» ACTION ITEM
Please answer these questions from the article on Pfizer in Portage.
1. How much revenue did Pfizer bring in during 2021?
2. Who is the mayor of Portage?
3. How many new jobs is the 420,000 square foot processing plant expected to bring?

PORTAGE, Mich. (WOOD) — Pfizer’s COVID-19 vaccine is propelling the company to record revenue. In 2021, the manufacturer raked in $81.3 billion.
The company’s largest manufacturing site is in Portage, and it’s the city’s largest employer. As Pfizer rakes in billions, Mayor Patricia Randall said it’s good news for Portage.
“Anytime we have a business that succeeds in our community, we succeed,” Randall said. “So what’s good for Portage is good for Pfizer and vice versa.”
Randall added that Pfizer has brought in high-paying jobs, attracted new businesses and put Portage “on the map globally.”
“Every new job that they have, the hiring in our economy or the region is 1.5,” Randall said. “So it’s a win-win, not only for Portage, but the entire region.”
In 2021, Pfizer doubled its revenue from the year before. The company is expecting to set another record this year, with around $100 billion in revenue.
Republican Rep. Fred Upton, from St. Joseph, called the gains “really good news” for Kalamazoo County. He praised Pfizer’s commitment to the area as “the best.”
“We want our companies to succeed,” Upton said. “We want them to be able to attract good people as well. We don’t want them to go someplace else, because that has a trickle effect for all these other jobs and economic activity.”
State Sen. Sean McCann, D-Kalamazoo, called Pfizer’s site “critical” to the area.
“I think their success translates into a successful community,” McCann said. “To see them committed to the community, adding jobs, adding facilities, having been central to the vaccine distribution, hopefully that bodes well.”
Still — with these huge profits — the manufacturer is facing accusations of profiteering off the pandemic. After Pfizer released its earnings this week, nonprofit group Oxfam blasted the company, accusing it of using its “monopoly to enrich its shareholders at the expense of almost half the world’s population who still have no access to lifesaving vaccines.”
McCann said it’s natural for the company to see higher profits following the vaccination effort.
“This is a critical thing that our whole country needed and they delivered on,” McCann said. “Companies make profits in the process of doing that. Again, we see the economic results of that coming back into our communities.”
One expansion for Pfizer in Portage, a 420,000 square foot processing plant, is expected to bring 450 new jobs. That project is costing Pfizer $450 million.
Randall told News 8 the goal is for construction to wrap up by the end of the year or early next year.

» RAW DATA
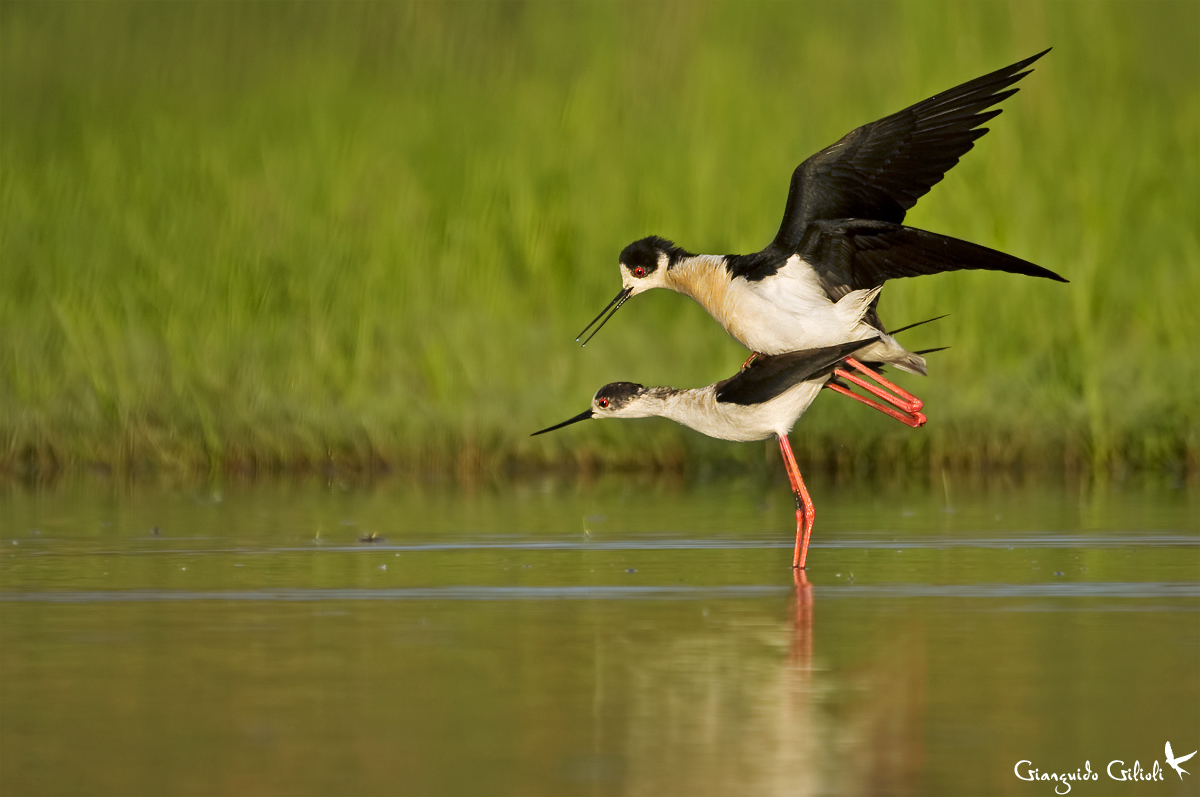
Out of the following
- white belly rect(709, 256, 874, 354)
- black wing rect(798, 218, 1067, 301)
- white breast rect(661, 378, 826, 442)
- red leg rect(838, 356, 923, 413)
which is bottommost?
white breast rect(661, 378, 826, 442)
==
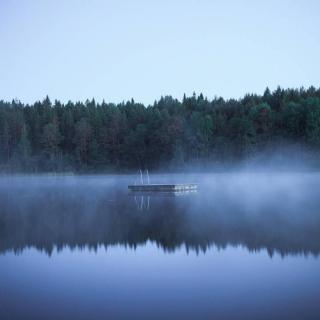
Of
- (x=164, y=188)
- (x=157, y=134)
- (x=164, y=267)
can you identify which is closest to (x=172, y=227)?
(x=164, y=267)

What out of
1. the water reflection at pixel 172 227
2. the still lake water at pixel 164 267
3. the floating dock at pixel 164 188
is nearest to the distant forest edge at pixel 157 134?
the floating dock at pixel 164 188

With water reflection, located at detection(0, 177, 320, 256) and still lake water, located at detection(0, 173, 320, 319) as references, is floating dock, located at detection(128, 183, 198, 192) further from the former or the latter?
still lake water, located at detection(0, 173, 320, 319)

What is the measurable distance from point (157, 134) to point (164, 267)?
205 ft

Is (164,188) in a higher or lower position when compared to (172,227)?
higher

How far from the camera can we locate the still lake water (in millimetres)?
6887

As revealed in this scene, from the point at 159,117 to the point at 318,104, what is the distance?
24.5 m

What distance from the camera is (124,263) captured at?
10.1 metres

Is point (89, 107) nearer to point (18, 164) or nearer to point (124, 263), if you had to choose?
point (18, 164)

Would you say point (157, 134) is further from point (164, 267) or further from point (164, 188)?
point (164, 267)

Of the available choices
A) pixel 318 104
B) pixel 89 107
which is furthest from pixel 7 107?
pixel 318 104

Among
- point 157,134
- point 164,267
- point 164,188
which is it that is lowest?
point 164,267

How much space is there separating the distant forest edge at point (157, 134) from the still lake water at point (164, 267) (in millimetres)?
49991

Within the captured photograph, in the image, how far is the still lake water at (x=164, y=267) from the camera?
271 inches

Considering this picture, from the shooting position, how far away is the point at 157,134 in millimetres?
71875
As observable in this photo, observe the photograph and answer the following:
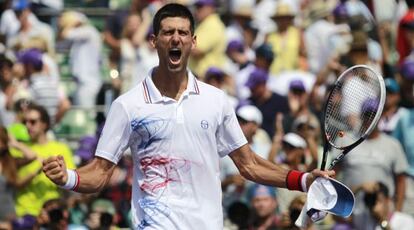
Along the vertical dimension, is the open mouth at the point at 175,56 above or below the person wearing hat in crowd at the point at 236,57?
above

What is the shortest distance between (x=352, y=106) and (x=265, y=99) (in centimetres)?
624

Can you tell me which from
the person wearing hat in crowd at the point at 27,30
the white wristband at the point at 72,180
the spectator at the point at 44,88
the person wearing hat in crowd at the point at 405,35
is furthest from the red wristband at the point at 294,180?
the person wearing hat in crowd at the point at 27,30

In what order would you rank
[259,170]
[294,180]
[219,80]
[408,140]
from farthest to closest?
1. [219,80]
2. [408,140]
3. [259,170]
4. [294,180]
--
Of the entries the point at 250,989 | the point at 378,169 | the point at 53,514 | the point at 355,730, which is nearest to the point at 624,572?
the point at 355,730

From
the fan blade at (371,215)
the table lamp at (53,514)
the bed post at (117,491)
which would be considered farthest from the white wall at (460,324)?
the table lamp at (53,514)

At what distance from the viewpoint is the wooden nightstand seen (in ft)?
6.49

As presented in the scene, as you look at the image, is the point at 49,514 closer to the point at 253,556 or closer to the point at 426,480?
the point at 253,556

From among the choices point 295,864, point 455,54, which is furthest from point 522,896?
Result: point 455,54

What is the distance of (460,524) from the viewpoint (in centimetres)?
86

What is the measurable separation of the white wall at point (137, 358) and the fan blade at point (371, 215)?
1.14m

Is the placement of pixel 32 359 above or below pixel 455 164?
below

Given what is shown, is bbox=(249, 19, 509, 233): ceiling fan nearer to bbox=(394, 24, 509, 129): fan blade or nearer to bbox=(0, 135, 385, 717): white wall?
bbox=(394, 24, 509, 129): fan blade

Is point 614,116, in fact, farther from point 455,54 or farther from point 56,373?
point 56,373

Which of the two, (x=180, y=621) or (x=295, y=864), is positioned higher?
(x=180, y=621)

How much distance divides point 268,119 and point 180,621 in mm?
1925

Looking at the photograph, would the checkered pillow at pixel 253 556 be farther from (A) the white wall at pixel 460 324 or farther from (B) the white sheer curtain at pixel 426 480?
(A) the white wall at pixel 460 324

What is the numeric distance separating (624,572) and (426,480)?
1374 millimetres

» EXERCISE OUTPUT
1. $81.3 billion
2. Patricia Randall
3. 450